- Danish Prime Minister Mette Frederiksen said earlier this week that the government planned to cull all 15 million minks in Danish farms to try to reduce the risk of the animals re-transmitting the new strain of the coronavirus to humans.
- The United Nations health agency said it was working with regional offices in Europe, the Western Pacific, and the Americas because there are many mink farms present in countries across the globe.
- We are "looking at the biosecurity on the mink farms, looking at the surveillance that's happening in these mink farms and to support countries in taking the right steps to prevent the virus to continue to circulate in minks — and to prevent spillover events from happening," Dr. Maria van Kerkhove said.
LONDON — The World Health Organization said on Friday it would review biosecurity measures across the globe after Danish health authorities found a mutated form of the coronavirus present in the country's mink farms.
The detection of the mutated virus among minks has raised questions about the effectiveness of a future Covid-19 vaccine.
Danish Prime Minister Mette Frederiksen said earlier this week that the government planned to cull all 15 million minks in Danish farms to try to reduce the risk of the animals re-transmitting the new strain of the coronavirus to humans.
Frederiksen described the situation as "very, very serious," warning the mutated virus could have "devastating consequences" worldwide.
When asked about reports of the mutated virus among minks during a news briefing on Friday, Dr. Maria van Kerkhove, head of the WHO's emerging diseases and zoonosis unit, said: "There is always a concern when you have a circulation and transmission from humans to animals and then animals to humans."
"We've been seeing this for a number of months now and what we understand is the minks have been infected with contact from humans and it circulates in the mink and then it can pass back to humans," van Kerkhove said from WHO's headquarters in Geneva, Switzerland.
"Each one of these changes, each one of these mutations, whether they are identified in mink or they are identified in humans, need to be evaluated because we need to determine the importance of each of these. And if any of these changes means that the virus behaves differently," van Kerkhove said.
"There's a proper way to do that because there need to be studies to evaluate if there's any changes in transmissibility or severity and if there are any implications for diagnostics for vaccines and therapeutics," she continued.
"In this situation, there is a suggestion that some of these mutations may have some implications, but we need to do the proper studies to evaluate this and that is ongoing right now."
The United Nations health agency said it was working with regional offices in Europe, the Western Pacific, and the Americas because there are many mink farms present in countries across the globe.
We are "looking at the biosecurity on the mink farms, looking at the surveillance that's happening in these mink farms and to support countries in taking the right steps to prevent the virus to continue to circulate in minks — and to prevent spillover events from happening," van Kerkhove said.

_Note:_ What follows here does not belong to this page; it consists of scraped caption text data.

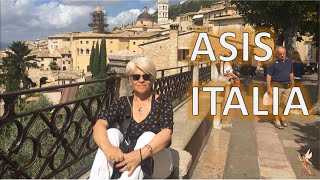 UN DIA EN ASIS ITALIA - #viajes  #viajeros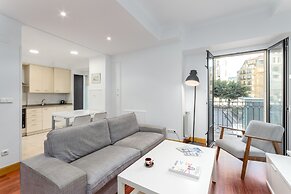 SanSebastianForYou San Telmo Apartment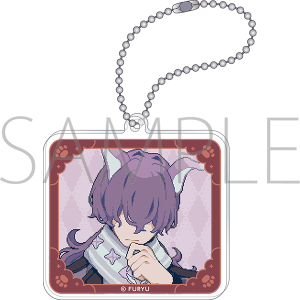 けものティータイム アクリルキーホルダー/ギモーヴ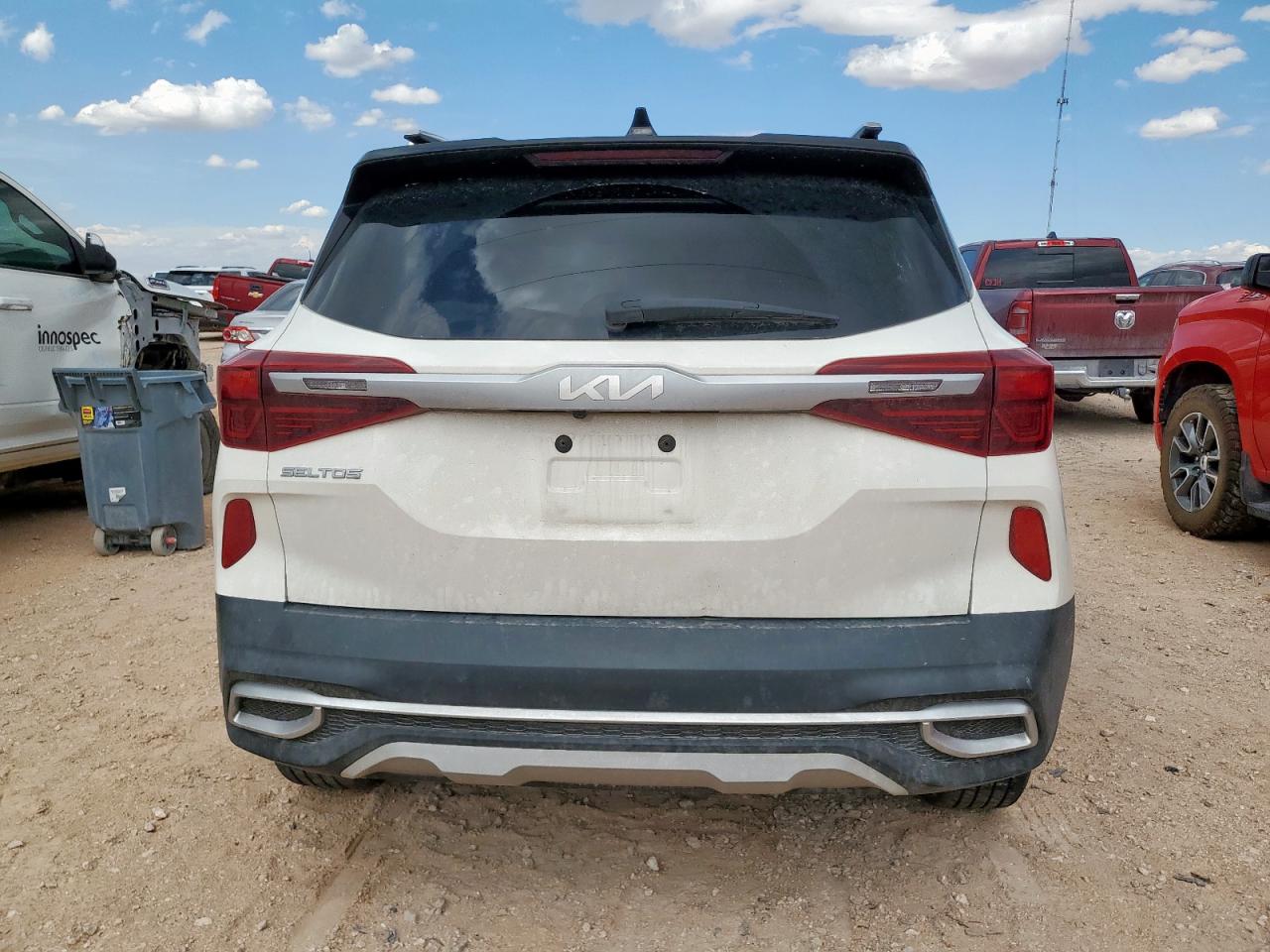 2022 Kia Seltos S VIN: KNDEUCAA8N7246411 Lot: 62934845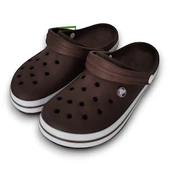 CROCS CROCBAND UNİSEX KAHVE - 1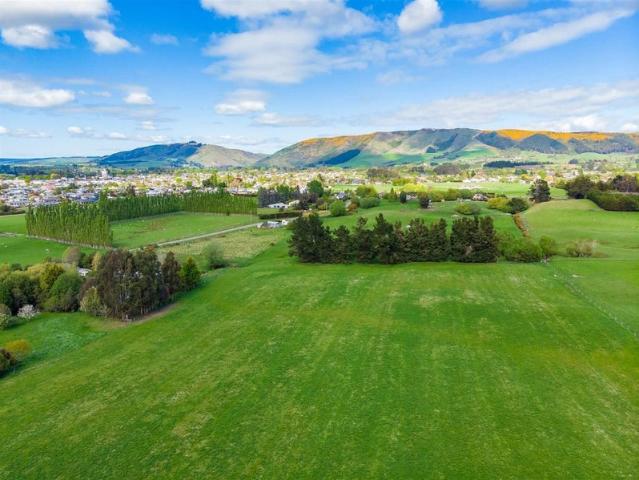 Land for sale in Waimate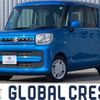 suzuki spacia 2021 -SUZUKI--Spacia 5AA-MK53S--MK53S-338917---SUZUKI--Spacia 5AA-MK53S--MK53S-338917- image 1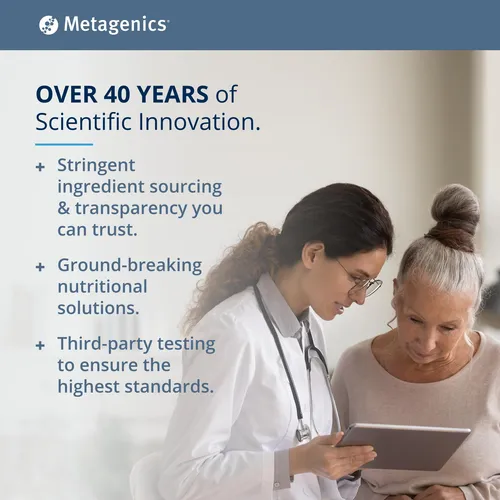 Suplemento Metagenics Spectrazyme® Metagest® Stomach Acid Su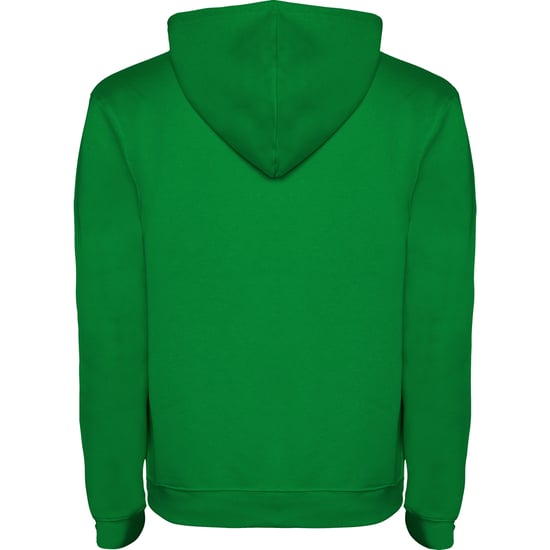Roly - "Urban" Kapuzenpullover für Herren (Irisches Grün/Weiß) - Image 2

To date, more than 48.8 million people have contracted the coronavirus worldwide, with 1.23 million related deaths, according to data compiled by Johns Hopkins University.
Drugmakers and research centers are scrambling to deliver a safe and effective vaccine in an attempt to bring an end to the coronavirus pandemic.
Last month, Dr. Anthony Fauci, the U.S.'s leading expert on infectious disease, said he believed it would only be a matter of weeks before the findings of a potential Covid vaccine will be known.
The reports of a mutated coronavirus among the mink population in Denmark, one of the world's main mink fur exporters, has triggered concern about the effectiveness of a potential vaccine.
"I think it is very important to recognize that these types of things happen all of the time. This is a global pandemic and many millions (of people) have been infected and many millions of animals have been exposed," Dr. Mike Ryan, executive director of the WHO's health emergencies program, said during the same briefing.
"There is always a potential that the virus can then come back to humans and that is a concern because mammal species like mink are very good hosts in a sense and the virus can evolve within those species especially if there are large numbers packed closely together," Ryan said.
"We have to look at that viral evolution, we have to create the biosecurity around farms like that so that there is not that contact back with human populations. And we have to address all of those issues. But, right now, the evidence that we have does not suggest that this variant is in any way different in the way it behaves," he added.
Ryan said the WHO would have to evaluate whether the mutation of the virus among the mink population is different in terms of its clinical severity or whether there is any implication for diagnostics or vaccines. "But we are a long, long way away from making any determination of that kind," he said.
Dr. Soumya Swaminathan, the World Health Organization's chief scientist, said it would be unwise to jump to any conclusions following reports of the mutated virus found among mink farms in Denmark.
"I think that we need to wait and see what the implications are, but I don't think we should come to any conclusions about whether this particular mutation is going to impact vaccine efficacy or not," Swaminathan said.
"We don't have any evidence at the moment that it would. But we will update you as we get more information."